Document:
━━━━━━━━━━━━━━━━
5. Amend § 1005.36 to revise paragraph (b)(3) to read as follows:

§ 1005.36
Transfers scheduled before the date of transfer.

(b) * * *

(3) Disclosures provided pursuant to paragraph (a)(1)(ii) or (a)(2)(ii) of this section must be accurate as of when the remittance transfer to which it pertains is made, except to the extent estimates are permitted by § 1005.32(a)[ or] ▸,◂ (b)(1)▸, (b)(3) or (b)(4)◂.

6. In Supplement I to part 1005:

a. Under Section 1005.31 Disclosures,

i. Under subheading 31(b)(1) Pre-Payment Disclosures, revise paragraph 1.ii and add paragraphs 1.iii through v.

ii. Under subheading 31(b)(1)(vi) Fees and Taxes imposed by a Person Other than the Provider, revise paragraph 2 and add paragraphs 3 and 4.

iii. Under subheading 31(d) Estimates, revise paragraph 1.

b. Under Section 1005.32 Estimates,

i. Revise comment 32-1.

ii. Under subheading 32(b) Permanent Exceptions, add new subheading 32(b)(3) Permanent Exception Where Variables Affect Foreign Taxes and add new comment 32(b)(3)-1.

iii. Under subheading 32(b) Permanent Exceptions, add new subheading 32(b)(4) Permanent Exception Where Variables Affect Recipient Institution Fees and add new comments 32(b)(4)-1 and 32 (b)(4)-2.

iv. Under subheading 32(d) Bases for Estimates for Transfers Scheduled Before the Date of Transfer, revise the second sentence of comment 32(d)-1 and add a new sentence immediately following it.

c. Under Section 1005.33, Procedures for Resolving Errors,

i. Under subheading 33(a) Definition of Error, revise the second sentence of comment 33(a)-3.ii and comment 33(a)-4, redesignate comments 33(a)-7 and 33(a)-8 as comments 33(a)-8 and 33(a)-9 respectively, revise newly redesignated comment 33(a)-9, and add new comment 33(a)-7.

ii. Under subheading 33(c) Time Limits and Extent of Investigation, revise comment 33(c)-2 and add new comment 33(c)-11.

iii. Add new subheading 33(h) Incorrect Account Number Supplied and add paragraphs 1 and 2 under the subheading.

d. Under Section 1005.36, under subheading 36(b) Accuracy, revise the second sentence of comment 36(b)-3.

The additions and revisions read as follows:

Supplement I to Part 1005—Official Interpretations

Section 1005.31—Disclosures

31(b) Disclosure Requirements

31(b)(1) Pre-Payment Disclosures.

1. Fees and taxes. * * *

ii. The fees and taxes required to be disclosed by § 1005.31(b)(1)(ii) include all fees and taxes imposed on the remittance transfer by the provider. For example, a provider must disclose a service fee and any State taxes imposed on the remittance transfer. In contrast, the fees and taxes required to be disclosed by § 1005.31(b)(1)(vi) include fees and taxes imposed on the remittance transfer by a person other than the provider.
━━━━━━━━━━━━━━━━
Supplied material:
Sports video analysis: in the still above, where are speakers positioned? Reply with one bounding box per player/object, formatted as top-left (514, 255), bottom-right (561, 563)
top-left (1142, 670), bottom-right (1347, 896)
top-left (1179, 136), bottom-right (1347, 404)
━━━━━━━━━━━━━━━━
Set task A:
According to the regulation amendment text, what two examples of amounts does it say a provider must disclose under § 1005.31(b)(1)(ii)?
Set task B:
Extend the regulation amendment text from its final sentence onward.

Exercise answer A:
A service fee and any State taxes imposed on the remittance transfer.

Exercise answer B:
▸iii.◂ Fees and taxes imposed on the remittance transfer include only those fees and taxes that are charged to the sender or designated recipient and are specifically related to the remittance transfer. For example, a provider must disclose fees imposed on a remittance transfer by the [receiving] ▸recipient's◂ institution or agent at pick-up for receiving the transfer, fees imposed on a remittance transfer by intermediary institutions in connection with an international wire transfer, and taxes imposed on a remittance transfer by a foreign ▸country's central◂ government. However, a provider need not disclose, for example, overdraft fees that are imposed by a recipient's bank or funds that are garnished from the proceeds of a remittance transfer to satisfy an unrelated debt, because these charges are not specifically related to the remittance transfer. Account fees are also not specifically related to a remittance transfer if such fees are merely assessed based on general account activity and not for receiving transfers. Where an incoming remittance transfer results in a balance increase that triggers a monthly maintenance fee, that fee is not specifically related to a remittance transfer. Similarly, fees that banks charge one another for handling a remittance transfer or other fees that do not affect the total amount of the transaction or the amount that will be received by the designated recipient are not charged to the sender or designated recipient. For example, an interchange fee that is charged to a provider when a sender uses a credit or debit card to pay for a remittance transfer need not be disclosed.

iv. A fee that specifically relates to a remittance transfer may be structured on a flat per-transaction basis, or may be conditioned on other factors (such as account status or the quantity of remittance transfers received) in addition to the remittance transfer itself. For example, where an institution charges an incoming wire fee on most customers' accounts, but not on preferred accounts, such a fee is nonetheless specifically related to a remittance transfer. Similarly, if the institution assesses a fee for every transfer beyond the fifth received each month, such a fee would be specifically related to the remittance transfer regardless of how many remittance transfers preceded it that month. In either case, the fee is subject to disclosure under § 1005.31(b)(1)(vi); see comment 31(b)(1)(vi)-4 regarding how to make such disclosures.

v. The terms used to describe the fees and taxes imposed on the remittance transfer by the provider in § 1005.31(b)(1)(ii) and imposed on the remittance transfer by a person other than the provider in § 1005.31(b)(1)(vi) must differentiate between such fees and taxes. For example, the terms used to describe fees disclosed under § 1005.31(b)(1)(ii) and (vi) may not both be described solely as “Fees.”

31(b)(1)(vi) Fees and Taxes Imposed by a Person Other than the Provider.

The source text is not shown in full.